PROBLEMS AND TASKS:
1. Please repeat the passage on China's catering industry word for word, starting with "In the past, most" and going on through "on the way.".
2. Name every company mentioned in the passage on China's catering industry.
3. Carry on writing the passage on China's catering industry, picking up after its final sentence.

BEGIN TEXT EXCERPT

In the past, most institutions were state-owned and ran their own cafeterias, but now services are outsourced. Meal services for office and factory workers, travelers, and students are contributing to HRI growth. Successful players such Shanghai’s Fu Ji Food and Catering Service doubled revenues in 2004. International companies like Eurest, Sodexho, and Gate Gourmet have joined the market, and others are reportedly on the way.

China’s catering industry is in its infancy, yet over the last decade momentum has been building, first in the major urban areas of Beijing, Shanghai, and Guangzhou, and more recently in other cities with high business and tourist traffic. A rough estimate puts the number of Chinese catering businesses near 1 million; in Shanghai, catering companies with more than $10 million in annual revenues continue to emerge. For airline catering, which generates more than $240 million annually, imported food content ranges up to 50 percent on international flights, but is much lower on domestic flights.

END TEXT EXCERPT
BEGIN DATA SUPPLIED

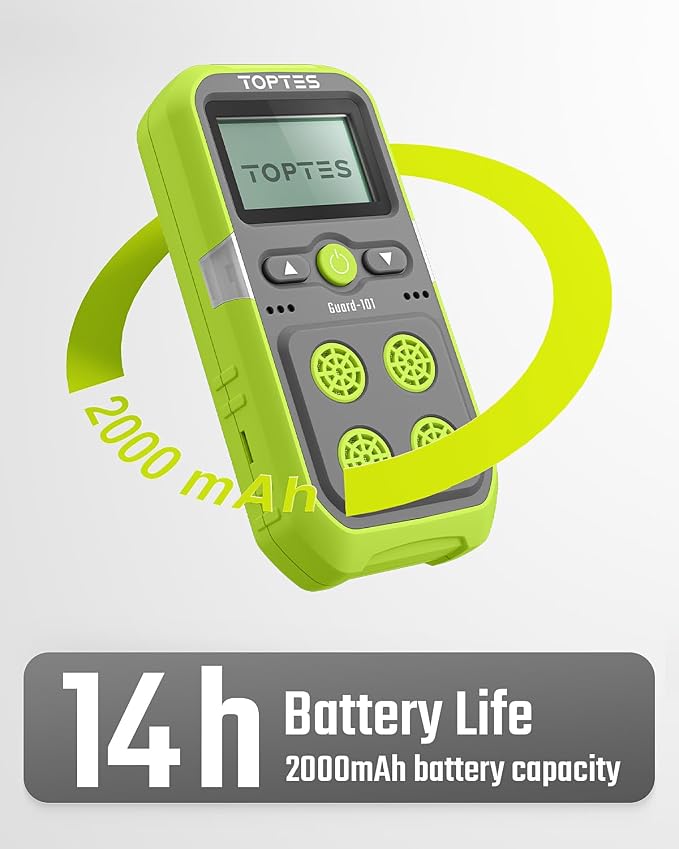 TopTes Guard-101 4 Gas Monitor Multi Detector - Image 5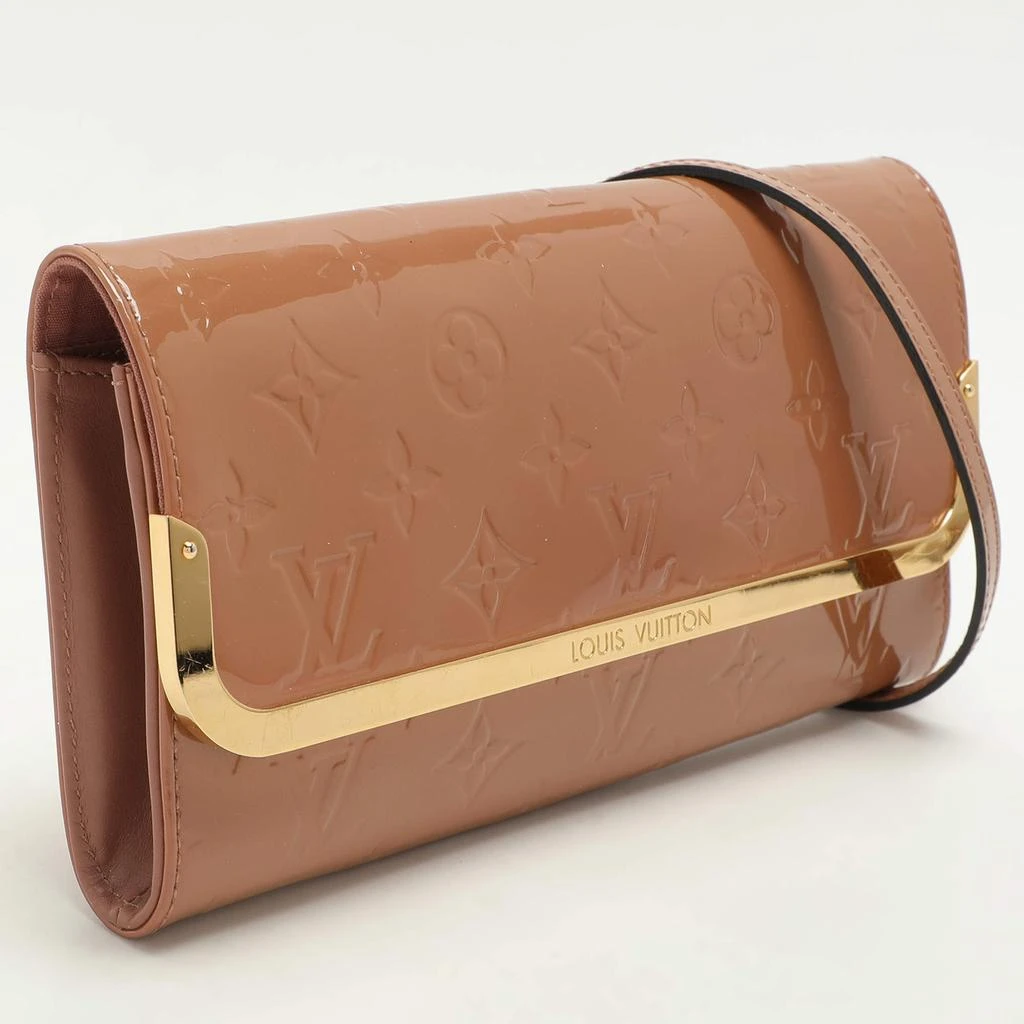 Louis Vuitton Louis Vuitton Florentine Monogram Vernis Rossmore MM Bag 3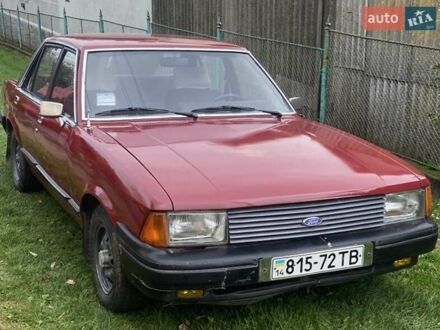 Форд Гранада 1980 в Дрогобыче на Automoto.ua Красный Форд Гранада, объемом двигателя 2.3 л и пробегом 267 тыс. км за 750 $, фото 1 на Automoto.ua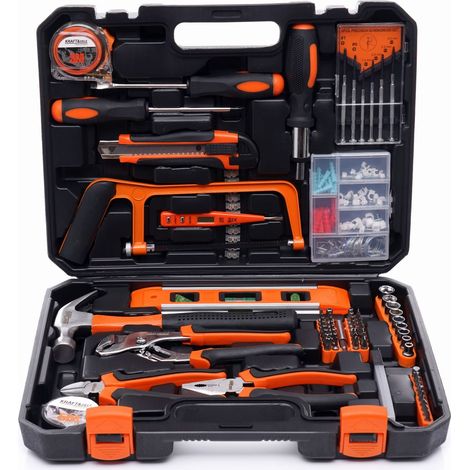 Set di attrezzi da 180 pezzi con custodia  Kraft&Dele
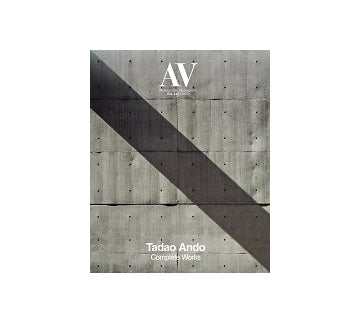 AV 241／242 Tadao Ando Complete Works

END DATA SUPPLIED

EXERCISE RESPONSES:
1.
In the past, most institutions were state-owned and ran their own cafeterias, but now services are outsourced. Meal services for office and factory workers, travelers, and students are contributing to HRI growth. Successful players such Shanghai’s Fu Ji Food and Catering Service doubled revenues in 2004. International companies like Eurest, Sodexho, and Gate Gourmet have joined the market, and others are reportedly on the way.

2. Fu Ji Food and Catering Service, Eurest, Sodexho, Gate Gourmet

3.
Limitations of existing regulations, standards, and transparency hinder development and entry of foreign brands into this segment. However, recent catering guidelines that attempt to streamline procedures and tighten sanitary and health standards may help to surmount these difficulties.


Caveat Vendor: Trade Advantages and Pitfalls
As in any country, U.S. products enjoy some advantages and face some challenges in China’s HRI market.

On the plus side, the popularity of U.S. culture extends to foods, and U.S. fast food leads in introducing Western products in China. Strong U.S. brands stand out in an environment low in brands. The United States is recognized as a leader in food service techniques, technology, and management. Tariff cuts mandated by the WTO (World Trade Organization) specifically benefit major U.S. products such as meats, corn, soybeans, grains, and cooking oil. China’s climbing demand for prepared foods caters to a U.S. strong point.

Among the challenges, the Chinese cold chain remains unreliable outside the major urban areas of Beijing, Shanghai, and Guangzhou. Even in major metropolitan areas, inconsistent supplies persist. Long lag times separate product orders and deliveries. U.S. suppliers also face high trans-Pacific shipping costs.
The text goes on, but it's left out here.